CovTracer could bolster the government’s tracing policy, but the app is a watered down version when compared to those in other countries.
Most notably in Asia, the apps are designed so as to alert users when they have come into contact with carriers of the virus.
China has extensive networks of facial recognition technology which could instantly notify a person when and where they came into contact with a confirmed Covid-19 case.
These measures are far more effective in battling the virus but come at an unthinkable – in context of the West – cost in terms of personal privacy.
“[CovTracer] does not rely on communicating with other phones, it is enough even if one infected user has it installed in order to provide a service,” Zanti told the Sunday Mail.
This way, the government could identify various businesses which were visited by the individual but not actually notify each person who may be at risk.
The Sunday Mail asked Demetrios Zoppos, a Cypriot entrepreneur living in London, about the use of technology in the battle against the virus.
“Testing and tracking using apps could lead to more freedom for most of the population. But to do that, you need a lot of technology and the consent and approval of the population,” he said.
“Countries which have a much more refined way of figuring out and implementing a tracing strategy could stop flare-ups more quickly.”
Zoppos, who works in the technology space, suggested that cultural differences may tip the balance of the scales in favour of the use of technology applications in some countries over others.
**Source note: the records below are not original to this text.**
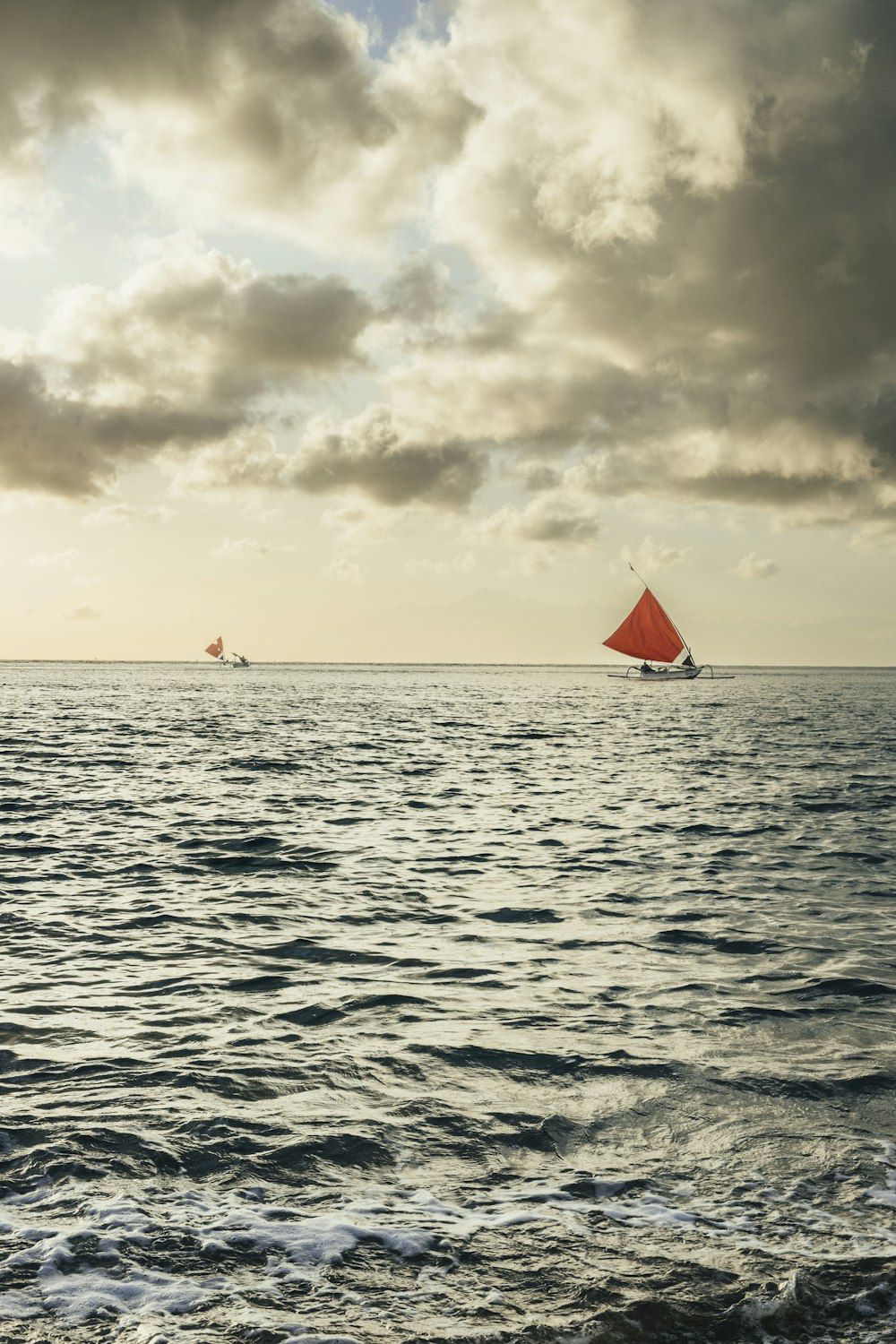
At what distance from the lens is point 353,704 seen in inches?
3214

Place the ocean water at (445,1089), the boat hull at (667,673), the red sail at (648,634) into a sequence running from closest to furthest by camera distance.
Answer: the ocean water at (445,1089)
the red sail at (648,634)
the boat hull at (667,673)

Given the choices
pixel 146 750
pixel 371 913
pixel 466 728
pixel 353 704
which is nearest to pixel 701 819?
pixel 371 913

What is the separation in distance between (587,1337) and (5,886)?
1222 cm

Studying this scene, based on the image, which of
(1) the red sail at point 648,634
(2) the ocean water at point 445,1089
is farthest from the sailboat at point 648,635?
(2) the ocean water at point 445,1089

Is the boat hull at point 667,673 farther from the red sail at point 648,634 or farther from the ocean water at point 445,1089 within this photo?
the ocean water at point 445,1089

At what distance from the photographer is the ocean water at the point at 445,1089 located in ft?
14.5

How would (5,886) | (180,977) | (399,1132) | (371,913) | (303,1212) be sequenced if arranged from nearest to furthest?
(303,1212) < (399,1132) < (180,977) < (371,913) < (5,886)

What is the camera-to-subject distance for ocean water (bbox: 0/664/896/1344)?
14.5 feet

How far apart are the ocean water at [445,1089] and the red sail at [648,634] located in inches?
3794

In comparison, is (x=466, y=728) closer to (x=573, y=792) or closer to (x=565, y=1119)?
(x=573, y=792)

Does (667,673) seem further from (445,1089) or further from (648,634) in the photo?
(445,1089)

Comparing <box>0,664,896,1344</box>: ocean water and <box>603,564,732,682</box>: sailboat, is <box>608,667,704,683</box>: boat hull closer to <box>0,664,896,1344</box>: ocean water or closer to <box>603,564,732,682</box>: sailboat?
<box>603,564,732,682</box>: sailboat

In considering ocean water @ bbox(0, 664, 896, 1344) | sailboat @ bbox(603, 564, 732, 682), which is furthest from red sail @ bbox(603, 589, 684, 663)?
ocean water @ bbox(0, 664, 896, 1344)

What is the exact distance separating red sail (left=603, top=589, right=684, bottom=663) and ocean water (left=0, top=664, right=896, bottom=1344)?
3794 inches
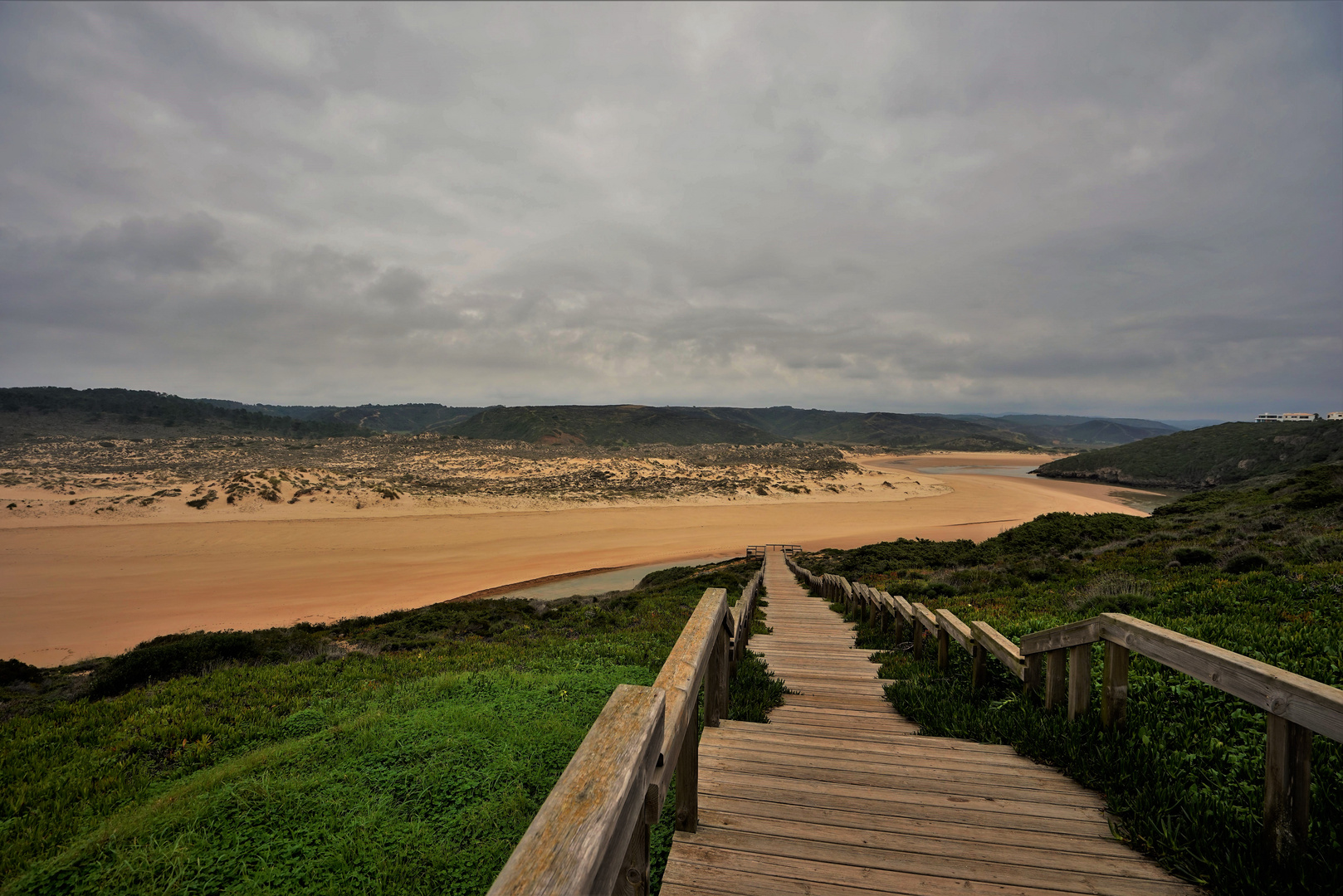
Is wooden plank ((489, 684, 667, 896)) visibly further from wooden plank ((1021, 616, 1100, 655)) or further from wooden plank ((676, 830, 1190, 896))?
wooden plank ((1021, 616, 1100, 655))

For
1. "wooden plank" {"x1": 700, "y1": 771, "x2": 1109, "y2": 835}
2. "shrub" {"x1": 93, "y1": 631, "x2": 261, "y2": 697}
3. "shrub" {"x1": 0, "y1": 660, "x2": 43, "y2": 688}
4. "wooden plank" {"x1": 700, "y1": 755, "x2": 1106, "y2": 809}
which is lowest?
"shrub" {"x1": 0, "y1": 660, "x2": 43, "y2": 688}

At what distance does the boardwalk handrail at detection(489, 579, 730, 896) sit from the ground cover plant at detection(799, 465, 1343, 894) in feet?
7.31

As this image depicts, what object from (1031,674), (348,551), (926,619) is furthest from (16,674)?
(348,551)

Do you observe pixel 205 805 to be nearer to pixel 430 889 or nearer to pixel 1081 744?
pixel 430 889

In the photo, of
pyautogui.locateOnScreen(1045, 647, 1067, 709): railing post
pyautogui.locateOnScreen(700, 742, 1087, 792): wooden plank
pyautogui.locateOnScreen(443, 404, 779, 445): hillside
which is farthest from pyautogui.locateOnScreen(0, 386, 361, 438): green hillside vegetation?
pyautogui.locateOnScreen(1045, 647, 1067, 709): railing post

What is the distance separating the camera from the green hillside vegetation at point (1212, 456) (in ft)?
173

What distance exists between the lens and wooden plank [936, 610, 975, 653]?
479 centimetres

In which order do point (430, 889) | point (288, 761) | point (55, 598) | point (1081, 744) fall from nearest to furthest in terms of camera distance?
point (430, 889) → point (1081, 744) → point (288, 761) → point (55, 598)

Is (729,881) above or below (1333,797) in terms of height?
below

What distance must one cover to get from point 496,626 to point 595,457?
2021 inches

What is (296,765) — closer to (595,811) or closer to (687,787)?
(687,787)

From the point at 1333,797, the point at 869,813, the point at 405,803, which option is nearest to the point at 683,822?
the point at 869,813

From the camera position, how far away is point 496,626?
1155cm

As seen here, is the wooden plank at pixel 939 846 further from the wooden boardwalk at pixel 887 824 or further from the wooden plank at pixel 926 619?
the wooden plank at pixel 926 619
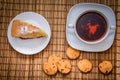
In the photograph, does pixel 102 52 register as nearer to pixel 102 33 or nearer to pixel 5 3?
pixel 102 33

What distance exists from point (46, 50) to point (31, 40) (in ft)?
0.30

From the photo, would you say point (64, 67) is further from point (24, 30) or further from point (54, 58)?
point (24, 30)

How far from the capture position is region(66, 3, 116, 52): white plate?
130cm

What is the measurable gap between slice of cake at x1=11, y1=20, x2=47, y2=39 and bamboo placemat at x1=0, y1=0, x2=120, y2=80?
0.23ft

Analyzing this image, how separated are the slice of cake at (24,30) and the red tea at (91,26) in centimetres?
18

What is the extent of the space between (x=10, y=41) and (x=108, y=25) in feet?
1.62

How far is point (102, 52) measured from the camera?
1.33 metres

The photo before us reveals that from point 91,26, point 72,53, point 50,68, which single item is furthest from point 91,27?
point 50,68

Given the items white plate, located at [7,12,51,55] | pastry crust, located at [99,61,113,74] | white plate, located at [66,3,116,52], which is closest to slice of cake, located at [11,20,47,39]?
white plate, located at [7,12,51,55]

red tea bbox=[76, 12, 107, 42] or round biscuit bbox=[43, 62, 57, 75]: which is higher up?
red tea bbox=[76, 12, 107, 42]

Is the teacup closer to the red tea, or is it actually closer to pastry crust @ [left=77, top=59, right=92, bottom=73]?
the red tea

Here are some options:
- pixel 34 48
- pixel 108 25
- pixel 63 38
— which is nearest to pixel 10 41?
pixel 34 48

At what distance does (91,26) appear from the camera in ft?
4.24

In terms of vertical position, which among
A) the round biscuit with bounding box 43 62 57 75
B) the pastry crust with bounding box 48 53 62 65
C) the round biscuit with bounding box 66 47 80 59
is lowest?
the round biscuit with bounding box 43 62 57 75
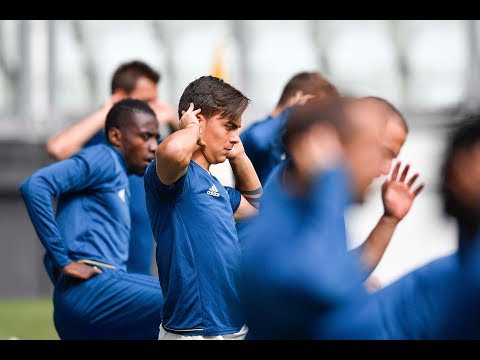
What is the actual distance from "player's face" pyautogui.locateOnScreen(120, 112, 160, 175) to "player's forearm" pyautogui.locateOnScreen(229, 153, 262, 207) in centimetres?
114

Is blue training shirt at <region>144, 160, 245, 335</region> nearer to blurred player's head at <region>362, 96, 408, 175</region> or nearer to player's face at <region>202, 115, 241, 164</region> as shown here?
player's face at <region>202, 115, 241, 164</region>

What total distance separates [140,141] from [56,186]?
1.73 ft

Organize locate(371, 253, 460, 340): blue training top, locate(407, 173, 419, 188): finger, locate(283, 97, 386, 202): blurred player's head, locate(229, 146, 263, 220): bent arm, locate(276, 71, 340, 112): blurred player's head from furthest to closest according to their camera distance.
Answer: locate(276, 71, 340, 112): blurred player's head
locate(229, 146, 263, 220): bent arm
locate(407, 173, 419, 188): finger
locate(283, 97, 386, 202): blurred player's head
locate(371, 253, 460, 340): blue training top

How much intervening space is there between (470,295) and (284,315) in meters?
0.49

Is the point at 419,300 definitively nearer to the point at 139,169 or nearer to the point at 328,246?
the point at 328,246

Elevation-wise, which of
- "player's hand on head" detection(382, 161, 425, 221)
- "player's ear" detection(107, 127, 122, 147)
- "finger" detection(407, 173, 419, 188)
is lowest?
"player's ear" detection(107, 127, 122, 147)

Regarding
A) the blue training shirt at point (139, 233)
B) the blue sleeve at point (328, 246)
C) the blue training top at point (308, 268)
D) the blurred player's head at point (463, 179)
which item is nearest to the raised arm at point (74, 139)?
the blue training shirt at point (139, 233)

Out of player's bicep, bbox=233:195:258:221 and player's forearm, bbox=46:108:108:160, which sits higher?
player's forearm, bbox=46:108:108:160

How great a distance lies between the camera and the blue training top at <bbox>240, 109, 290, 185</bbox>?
528cm

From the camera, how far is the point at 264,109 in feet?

“In countries where you don’t need approval for using personal health data it’s obviously easier to deploy tracing technology quickly. In European countries and in America it’s harder. There will always be a subset of the population which will never agree to sharing personal data at that level. In Europe, GPDR is considered the gold standard in terms of data privacy and this will be the starting point for any sharing of personal data to fight the virus.”
As for Cyprus, he said: “It appears that Cypriots are willing to make greater trade-offs between effectiveness in fighting the virus and privacy than in other European countries. Cyprus took a policy of ‘hit it hard, hit it early’. Looking at surveys, it does appear that Cypriots are by and large open to giving up some privacy and share personal data to fight the pandemic.”
Different European countries seem to have different attitudes to personal freedom and privacy.
“The Netherlands, for example, are less willing to place severe restrictions on people, and Sweden has followed one of the least restrictive approaches in Europe. In Cyprus, the willingness to restrict earlier and more aggressively suggests that individuals place a high value on their health and well being and are less immediately worried about data privacy,” he said.
Inevitably, Europe has looked East towards China – where the outbreak began – to form its policy to battling the virus. China set the tone with mass lockdowns and quarantines, but not all of its policies have been picked up by the West.
Apps being used to track citizens – and the government openly speaking about it – in the West would have been unthinkable a few months ago. But with a curfew in place and requiring government permission to leave your house, it suddenly doesn’t feel so distant.
Striking the right balance between protection and privacy is akin to a Gordian knot for liberal democracies.
Australia has so far received the most attention – and criticism – over its proposed app. Prime minister Scott Morrison said using the app would initially be voluntary to use but he has not ruled out making it compulsory.
The app uses Bluetooth connections to record whether people have been in contact for 15 minutes or more.
This has drawn sharp criticism from the Human Rights Law Centre.
“The concern is once you roll out technology like this it is very, very difficult to roll it back,” lawyer at the centre Alice Drury told Guardian Australia.
“And with this technology human rights really have to be in the design of the technology. You can’t retro-fit human rights.”